Newcomer Joseph Blackstone has built his house in a summer spot, despite expert advice. As the season changes, he lies awake, worrying. "He rebuilt it in his mind in the lee of a gentle hill. But he said nothing and did nothing. Days passed and weeks and the winter came, and the Cob House remained where it was, in the pathway of the annihilating winds.
"It was their first winter. The earth under their boots was grey. The yellow tussock grass was salty with hail. In the violet clouds of afternoon lay the promise of a great winding sheet of snow."
With Joseph is his new wife, Harriet, 34, grateful to be saved from a stultifying spinsterhood as a governess, and his widowed mother, Lilian, who spends the cold days mending china, broken on its long journey from home. Uprooted, alienated by this inhospitable place, Lilian is miserable, but Joseph and Harriet both have ardent hopes.
Joseph has fled England with a terrible secret to put behind him. He believes that strong, capable Harriet will renew him "and living sensibly with her, without loathing and without damage, then, he believed, his past would slowly vanish. He would be able to grow old without it, just as, if a man is careful, he can grow old without yearning."
But, a product of his times as well as his nature, he begins by stifling Harriet's dreams, first refusing her desire to help in building the Cob House (a structure meant to be temporary, built of mud and grass), then denying her longing for a child. Though growing disappointed with her marriage, Harriet retains her optimism. She surveys her hard-won garden with satisfaction or looks out at the distant mountains with wonder and desire.

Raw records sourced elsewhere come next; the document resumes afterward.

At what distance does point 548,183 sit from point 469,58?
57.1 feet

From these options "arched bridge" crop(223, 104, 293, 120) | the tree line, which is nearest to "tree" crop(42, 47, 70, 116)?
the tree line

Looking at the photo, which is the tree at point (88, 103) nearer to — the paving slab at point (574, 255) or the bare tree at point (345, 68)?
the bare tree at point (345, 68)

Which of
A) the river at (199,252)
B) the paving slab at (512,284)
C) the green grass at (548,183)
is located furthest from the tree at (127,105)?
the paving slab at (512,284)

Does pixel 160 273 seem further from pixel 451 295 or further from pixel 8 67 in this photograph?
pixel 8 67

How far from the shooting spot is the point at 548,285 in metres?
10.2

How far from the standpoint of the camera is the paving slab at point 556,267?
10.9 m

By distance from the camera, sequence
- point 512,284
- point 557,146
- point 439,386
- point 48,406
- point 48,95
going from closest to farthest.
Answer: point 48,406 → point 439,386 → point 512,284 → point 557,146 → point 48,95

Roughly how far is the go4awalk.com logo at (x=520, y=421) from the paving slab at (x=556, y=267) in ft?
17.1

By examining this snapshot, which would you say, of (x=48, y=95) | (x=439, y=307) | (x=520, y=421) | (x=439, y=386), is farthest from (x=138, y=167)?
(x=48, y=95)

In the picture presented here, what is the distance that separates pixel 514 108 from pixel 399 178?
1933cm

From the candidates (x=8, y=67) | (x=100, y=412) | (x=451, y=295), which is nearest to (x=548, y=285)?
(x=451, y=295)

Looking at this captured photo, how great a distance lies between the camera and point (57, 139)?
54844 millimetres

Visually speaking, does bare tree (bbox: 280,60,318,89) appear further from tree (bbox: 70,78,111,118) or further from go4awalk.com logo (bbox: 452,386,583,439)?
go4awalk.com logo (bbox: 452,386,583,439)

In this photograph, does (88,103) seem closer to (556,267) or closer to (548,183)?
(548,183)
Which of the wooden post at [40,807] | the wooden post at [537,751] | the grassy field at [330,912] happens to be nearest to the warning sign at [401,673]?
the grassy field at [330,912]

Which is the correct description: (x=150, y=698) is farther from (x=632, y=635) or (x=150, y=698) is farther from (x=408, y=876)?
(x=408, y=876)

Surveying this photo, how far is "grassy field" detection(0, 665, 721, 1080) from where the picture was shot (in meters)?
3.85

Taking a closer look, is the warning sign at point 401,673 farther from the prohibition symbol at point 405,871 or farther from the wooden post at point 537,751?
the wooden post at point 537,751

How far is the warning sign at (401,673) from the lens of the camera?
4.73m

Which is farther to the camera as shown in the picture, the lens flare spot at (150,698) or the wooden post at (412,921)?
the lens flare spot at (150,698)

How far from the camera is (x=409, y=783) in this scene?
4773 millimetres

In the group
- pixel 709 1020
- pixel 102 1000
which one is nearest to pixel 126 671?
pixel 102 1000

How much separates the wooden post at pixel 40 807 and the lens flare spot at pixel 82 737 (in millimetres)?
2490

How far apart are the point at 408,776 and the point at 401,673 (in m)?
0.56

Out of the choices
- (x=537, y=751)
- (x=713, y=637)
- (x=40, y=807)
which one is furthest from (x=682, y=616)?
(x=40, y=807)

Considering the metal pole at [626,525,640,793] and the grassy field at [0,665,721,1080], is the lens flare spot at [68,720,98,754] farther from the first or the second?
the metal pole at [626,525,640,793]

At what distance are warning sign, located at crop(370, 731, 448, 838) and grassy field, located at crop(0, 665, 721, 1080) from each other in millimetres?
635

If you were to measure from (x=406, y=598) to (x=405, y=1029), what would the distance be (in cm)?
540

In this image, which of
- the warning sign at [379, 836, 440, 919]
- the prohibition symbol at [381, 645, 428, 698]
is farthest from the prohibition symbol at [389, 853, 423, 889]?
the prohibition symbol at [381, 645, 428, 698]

Then, during a thaw after a devastating snow storm, with Harriet gone to get help from their richer, more established neighbors, Joseph finds gold in their creek. It's not much, but it sends him into a frenzy of feverish work and secrecy. Instinctively he hides the dust he's found and takes pains to keep his work from Lilian and Harriet. Though he finds no more, his obsession builds and when gold is found on the other side of the mountains he seizes the chance to escape his failed life and eroding marriage.
The narrative continues to move between characters, primarily Harriet and Joseph, but also Lilian, and their neighbors, the Orchards. Tremain brings alive the privations, filth, obsession and excitement of the Gold Rush; the struggles of the two women to maintain their Cob House holding in the face of an onslaught of New Zealand elements; the even, tranquil tenor of life at the Orchards' ranch.

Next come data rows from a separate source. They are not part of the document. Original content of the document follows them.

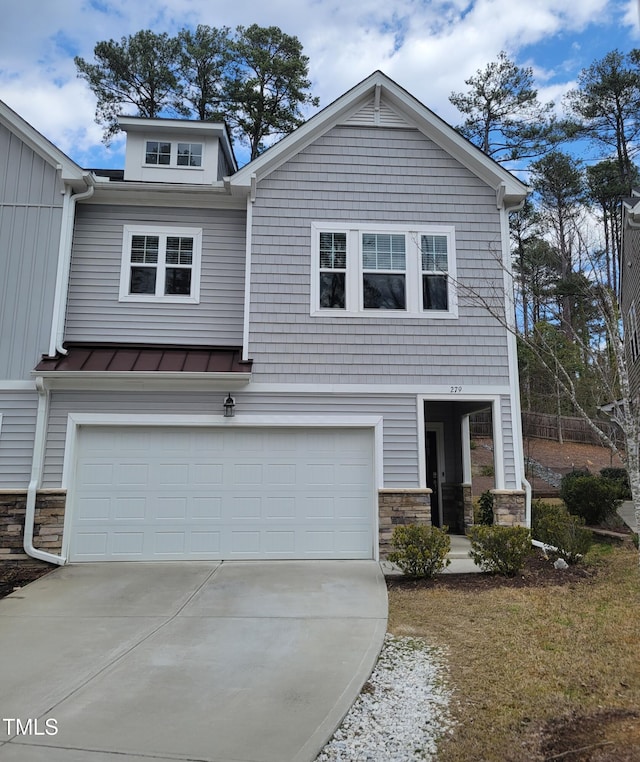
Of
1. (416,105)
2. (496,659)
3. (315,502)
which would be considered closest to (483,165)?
(416,105)

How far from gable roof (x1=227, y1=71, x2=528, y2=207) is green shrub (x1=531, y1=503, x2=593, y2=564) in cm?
555

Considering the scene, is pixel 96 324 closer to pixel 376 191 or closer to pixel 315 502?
pixel 315 502

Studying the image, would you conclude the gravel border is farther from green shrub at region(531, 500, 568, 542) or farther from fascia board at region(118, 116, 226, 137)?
fascia board at region(118, 116, 226, 137)

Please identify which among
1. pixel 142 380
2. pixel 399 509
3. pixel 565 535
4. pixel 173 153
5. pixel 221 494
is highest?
pixel 173 153

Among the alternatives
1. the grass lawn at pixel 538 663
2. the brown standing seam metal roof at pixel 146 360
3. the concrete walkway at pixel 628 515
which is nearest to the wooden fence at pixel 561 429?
the concrete walkway at pixel 628 515

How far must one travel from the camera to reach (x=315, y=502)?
8.87m

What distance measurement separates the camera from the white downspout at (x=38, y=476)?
822 cm

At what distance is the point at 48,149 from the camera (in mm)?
9180

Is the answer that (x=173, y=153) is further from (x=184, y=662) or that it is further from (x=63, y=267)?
(x=184, y=662)

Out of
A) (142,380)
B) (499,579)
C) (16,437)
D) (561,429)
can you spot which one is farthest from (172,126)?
(561,429)

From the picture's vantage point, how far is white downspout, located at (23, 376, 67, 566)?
8.22 meters

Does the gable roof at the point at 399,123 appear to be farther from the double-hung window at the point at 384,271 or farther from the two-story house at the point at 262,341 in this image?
the double-hung window at the point at 384,271

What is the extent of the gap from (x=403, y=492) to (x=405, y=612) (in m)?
2.92

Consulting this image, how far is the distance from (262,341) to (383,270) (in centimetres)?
249
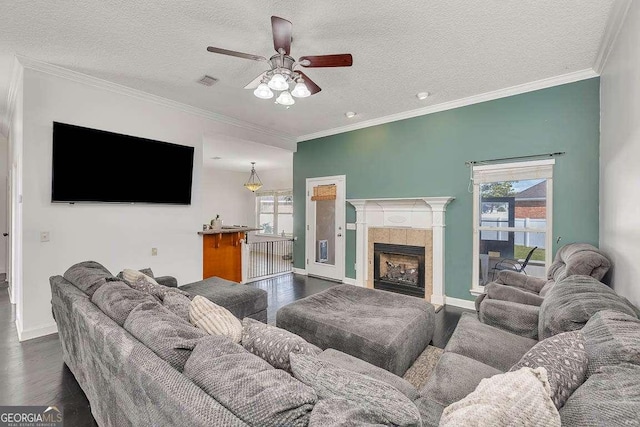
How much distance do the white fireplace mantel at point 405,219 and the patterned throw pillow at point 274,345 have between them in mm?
3446

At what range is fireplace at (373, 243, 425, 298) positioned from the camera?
451cm

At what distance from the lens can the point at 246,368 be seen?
981 mm

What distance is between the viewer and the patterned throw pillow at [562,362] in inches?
37.2

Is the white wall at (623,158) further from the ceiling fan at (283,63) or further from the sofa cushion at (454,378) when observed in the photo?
the ceiling fan at (283,63)

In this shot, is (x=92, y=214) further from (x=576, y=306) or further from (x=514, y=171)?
(x=514, y=171)

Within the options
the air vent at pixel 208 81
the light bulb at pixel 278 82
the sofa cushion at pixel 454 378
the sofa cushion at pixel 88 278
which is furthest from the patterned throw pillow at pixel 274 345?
the air vent at pixel 208 81

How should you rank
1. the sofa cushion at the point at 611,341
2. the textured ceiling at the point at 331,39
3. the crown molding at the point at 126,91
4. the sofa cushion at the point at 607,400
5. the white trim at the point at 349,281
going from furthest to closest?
the white trim at the point at 349,281 → the crown molding at the point at 126,91 → the textured ceiling at the point at 331,39 → the sofa cushion at the point at 611,341 → the sofa cushion at the point at 607,400

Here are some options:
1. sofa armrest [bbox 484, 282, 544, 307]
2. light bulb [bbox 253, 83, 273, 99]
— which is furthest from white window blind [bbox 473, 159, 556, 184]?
light bulb [bbox 253, 83, 273, 99]

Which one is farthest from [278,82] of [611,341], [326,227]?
[326,227]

Eventually Harriet gets to fulfill her longing to go into the mountains, only to find them impassable. Joseph's failure to find gold inflames his self-absorption with hatred for the world, and young Edwin Orchard becomes afflicted with a strange, Maori-inspired illness. Harriet perseveres, obligated to meet up with Joseph one last time and the novel rises to new heights of cataclysm and a romantic obsession so intense it moves at times into the surreal.
With its majestic, forbidding landscapes, passionate characters and precise imagery, "The Colour" is a beautifully written novel and a riveting read. Though the setting couldn't be further from the ultra-civilized 17th century royal court of her last novel, "Music & Silence" (winner of the Whitbread Award), Tremain's deft depictions of self-defeating narcissism, and (on the other hand) the human longing for experience beyond the ordinary, remain elemental themes.
Not that the book is without flaws. The mystical connection between Edwin Orchard and his Maori nurse is more alienating and puzzling than intriguing and Joseph seems, at times, overwrought. Quibbles aside, this is a masterful novel with a story, setting and characters that will stick with you long after the last page is turned.